Дорогой дядя, а девочка Яна, спящая царевна, так и осталась неразбуженной. И больше о ней рассказано не будет.
Женщины и потом смеха боялись. Они хотели, чтобы я благоговел. Мы живем в перевернутом мире, дорогой дядя, в котором слеза дороже смеха. А я с тех пор, когда смотрел спектакли, всегда знал, почем театральная слеза. Она стоит столько, сколько за нее платят.
Дорогой дядя, как я все замечательно предусмотрел! Я мечтал – я буду скромный участник и выйду на поклоны, и девочка Яна увидит. А девочка Яна не пришла, а спектакль провалился, и мы не заметили, что он имел успех. Ну и хрен с ними, с этими сказками.
Самое лучшее определение сказки я прочел, конечно, у самого лучшего сказочника, Ганса Христиана Андерсена. Он сказал: «Сказка – это одно, а жизнь совсем другое». Ганс Христиан знал дело.
25
Извини, сосед, если я причинил тебе информацию.
26
Видения… видения, дорогой дядя… А что же я там буду делать, в Тольятти? О чем говорить? О видениях? Смешно. Даже экспертам не докажешь. А уж читатель, тот вовсе уверен, что если книжка плохая, то это потому, что автор неточно описал то, что было. И что если бы описать точно, тогда бы уж ого-го! А что «ого-го»? Придет истинный военный корреспондент, вычеркнет даже из «Илиады» битвы богов, потому что мы теперь знаем, что их не было, переведет стихи в прозу, потому что стихами никто, конечно, не говорил, а тем более во время боя, и тогда уж точно получится не Гомер, а ого-го. Не будет прежней «Илиады»? Ну и хрен с ней. Зато будет четкое великолепное ого-го.
Наконец-то!
Эх!..
Из этого видно, дорогой дядя, что я затосковал. Нет. Не тогда затосковал, а сейчас, когда пишу.
Тогда я даже удивился, как это у меня легко все прошло и даже воспринялось с некоторым неловким тщеславием – и такое бывает. Чересчур и внезапно мне было хорошо сейчас, и все подтверждалось. И я давно со всем распрощался, и уже ничего не болело.
Чересчур мне была дорога зыбкая красота этого вечера и этой поездки.
И я зашутовал, стал дурачиться, стал рассказывать смешные байки и понимал – нет, я на самом деле распрощался с тем, чего ждал от любви. Значит, не того ждал.
А сейчас, когда пишу, я увидел сон, видение, если хотите, и все возникло с тягостным абсолютизмом сна.

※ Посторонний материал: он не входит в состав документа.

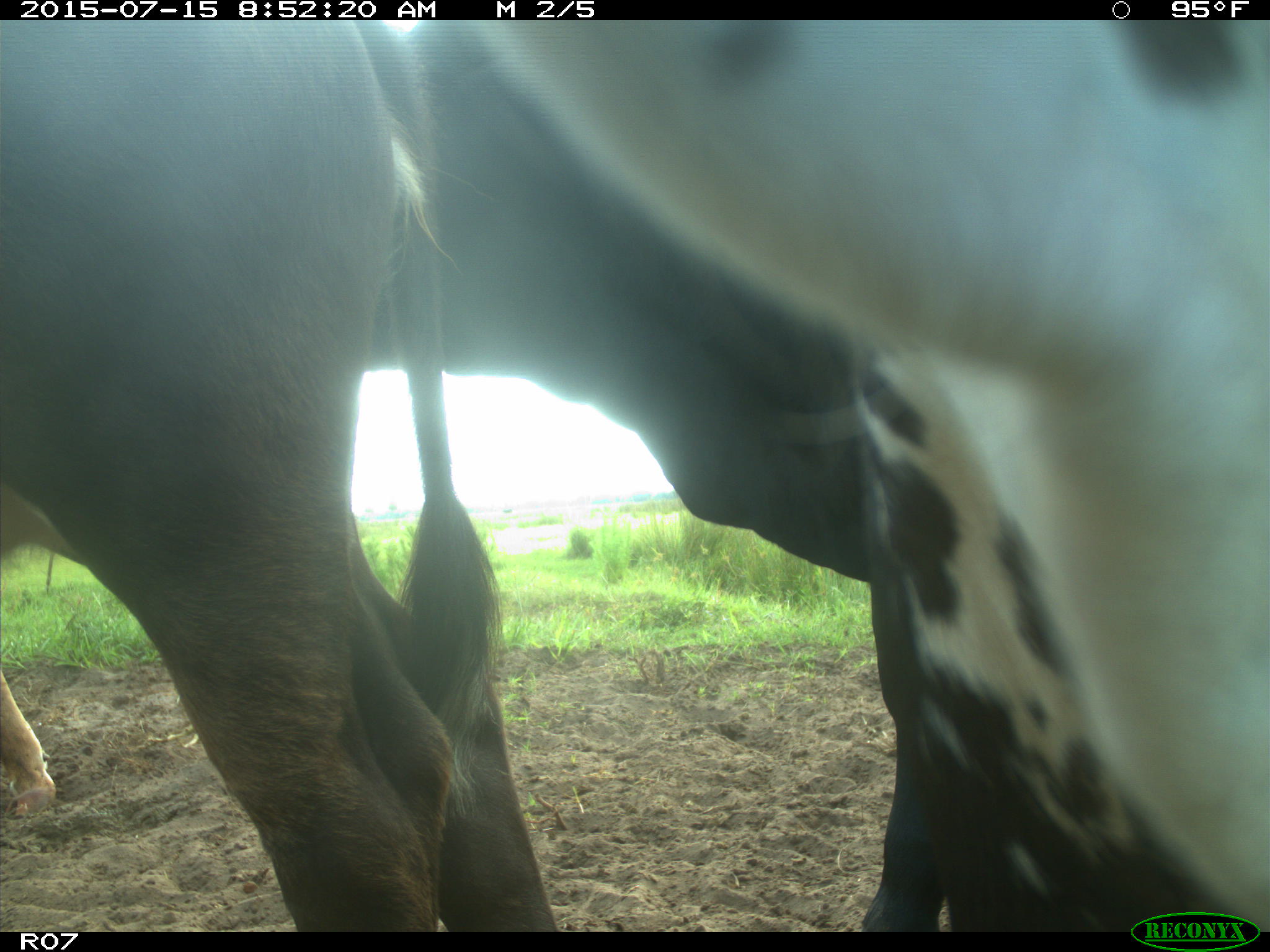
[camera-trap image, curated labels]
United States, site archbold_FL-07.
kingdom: Animalia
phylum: Chordata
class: Mammalia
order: Artiodactyla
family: Bovidae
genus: Bos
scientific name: Bos taurus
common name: domestic cow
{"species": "Bos taurus (domestic cow)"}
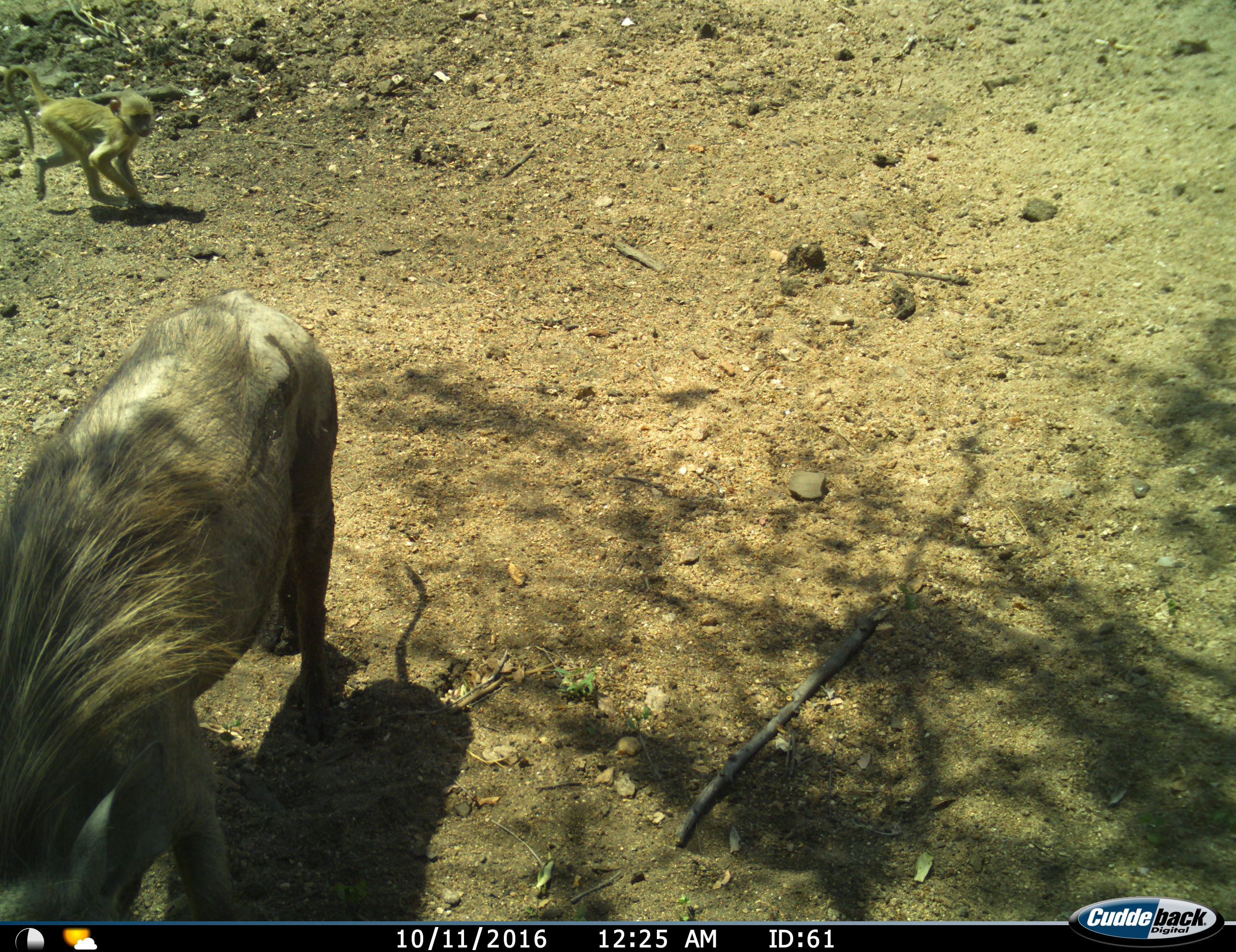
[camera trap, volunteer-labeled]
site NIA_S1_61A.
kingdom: Animalia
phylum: Chordata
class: Mammalia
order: Primates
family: Cercopithecidae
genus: Papio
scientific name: Papio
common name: baboon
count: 1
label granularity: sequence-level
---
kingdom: Animalia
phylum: Chordata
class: Mammalia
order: Artiodactyla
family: Suidae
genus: Phacochoerus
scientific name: Phacochoerus africanus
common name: warthog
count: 1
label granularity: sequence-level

Это не был сон-воспоминание, и это не был сон-мечтание о будущем, это был сон-прощание с тем, чего уже никогда не будет, с тем, с чем я так спокойно и сознательно распрощался – с молодостью.
Нет, видно, и тогда, в поезде, я почувствовал странное нежелание с ней расставаться и затосковал.
Ты спросишь, дорогой дядя, чего же тут странного? Все желают ее продлить и неумолимо омолаживаются, пытаясь реставрировать то, чего не отреставрируешь. Что же тут странного?
Странно то, что это совсем не в моем характере.
Не то, что я в любви быстро и легкомысленно охладевал или ее что-то вытесняло, хотя многие полагали, что это так. Наоборот, я долго и упорно цеплялся за всякую соломинку, и пытался удержать что-то ускользающее, и предупреждал за полтора километра до пункта расставания – так не надо, иначе это произойдет, и я ничего не смогу с собой поделать. Но женщины не понимали, и когда это происходило, они традиционно искали соперниц.
Если ты думаешь, что дело было в чьем-то или обоюдном охлаждении, то ты опять ошибаешься. Чувства вспыхивают, охлаждаются, иногда это происходит многократно, иногда всю жизнь. На то они и чувства. Это я знал всегда и знаю, никогда не требовал у судьбы невозможного, так, разве что поскуливал иногда во сне, мечтательном и утопическом. Но я повторяю снова и снова – да, сон – эти видения, Образ – это абсолют, абсолют желанного или нежеланного, блаженства или кошмара. А жизнь – это Подобие образа, выполненное из подручных средств. Именно поэтому, несмотря на мечты и кошмары, жизнь продолжается. Но отсюда – разрыв снов и действительности. Нет, не поэтому все уходило. Дело кончалось всегда по одной и той же причине – когда я сразу или через долгое время открывал, что она не товарищ. Как у других, не знаю. У меня так, дорогой дядя.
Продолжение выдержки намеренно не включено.